If we observe the footprint reproductions published by Gilles de la Tourette, it is impossible not to think about the series of snapshots that Muybridge was producing in those same years at the University of Pennsylvania using a battery of twenty-four photographic lenses. "Man walking at normal speed," "running man with shotgun," "walking woman picking up a jug," "walking woman sending a kiss": these are the happy and visible twins of the unknown and suffering creatures that had left those traces.

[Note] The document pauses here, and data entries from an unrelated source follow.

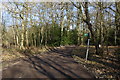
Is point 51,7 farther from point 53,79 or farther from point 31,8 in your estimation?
point 53,79

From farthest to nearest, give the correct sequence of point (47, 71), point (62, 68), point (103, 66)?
point (103, 66) < point (62, 68) < point (47, 71)

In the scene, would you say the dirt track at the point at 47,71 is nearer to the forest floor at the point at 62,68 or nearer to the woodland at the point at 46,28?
the forest floor at the point at 62,68

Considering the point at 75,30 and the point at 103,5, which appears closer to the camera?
the point at 103,5

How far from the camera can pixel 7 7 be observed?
1900 centimetres

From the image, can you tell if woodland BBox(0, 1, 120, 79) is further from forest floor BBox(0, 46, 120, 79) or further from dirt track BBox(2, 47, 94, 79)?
dirt track BBox(2, 47, 94, 79)

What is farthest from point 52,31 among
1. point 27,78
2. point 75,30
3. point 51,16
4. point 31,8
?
point 27,78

The Etude sur une affection nerveuse caracterisee par de l'incoordination motrice accompagnee d'echolalie et de coprolalie [Study on a nervous condition characterized by lack of motor coordination accompanied by echolalia and coprolalia] was published a year before the studies on the gait came out. This book defined the clinical profile of what later would be called Gilles de la Tourctte syndrome. On this occasion, the same distancing that the footprint method had enabled in the case of a most common gesture was applied to the description of an amazing proliferation of tics, spasmodic jerks, and mannerisms - a proliferation that cannot be defined in any way other than as a generalized catastrophe of the sphere of gestures. Patients can neither start nor complete the simplest of gestures. If they are able to start a movement, this is interrupted and broken up by shocks lacking any coordination and by tremors that give the impression that the whole musculature is engaged in a dance (chorea) that is completely independent of any ambulatory end. The equivalent of this disorder in the sphere of the gait is exemplarily described by Jean-Martin Charcot in his famous Lecons du mardi:
He sets off-with his body bent forward and with his
lower limbs rigidly and entirely adhering one to the
other - by leaning on the tip of his toes. His feet then
begin to slide on the ground somehow, and he proceeds
through some sort of swift tremor.... When the
patient hurls himself forward in such a way, it seems
as if he might fall forward any minute; in any case, it
is practically impossible for him to stop all by himself
and often he needs to throw himself on an object
nearby. He looks like an automaton that is being
propelled by a spring: there is nothing in these rigid,
jerky, and convulsive movements that resembles the
nimbleness of the gait.... Finally, after several attempts,
he sets off and-in conformity to the aforementioned
mechanism-slides over the ground rather
than walking: his legs are rigid, or, at least, they bend
ever so slightly, while his steps are somehow substituted
for as many abrupt tremors. 2
What is most extraordinary is that these disorders, after having heen observed in thousands of cases since 1885, practically cease to be recorded in the first years of the twentieth century, until the day when Oliver Sacks, in the winter of 1971, thought that he noticed three cases of Tourettism in the span of a few minutes while walking along the streets of New York City. One of the hypotheses that could be put forth in order to explain this disappearance is that in the meantime ataxia, tics, and dystonia had become the norm and that at some point everybody had lost control of their gestures and was walking and gesticulating frantically. This is the impression, at any rate, that one has when watching the films that Marey and Lumiere began to shoot exactly in those years.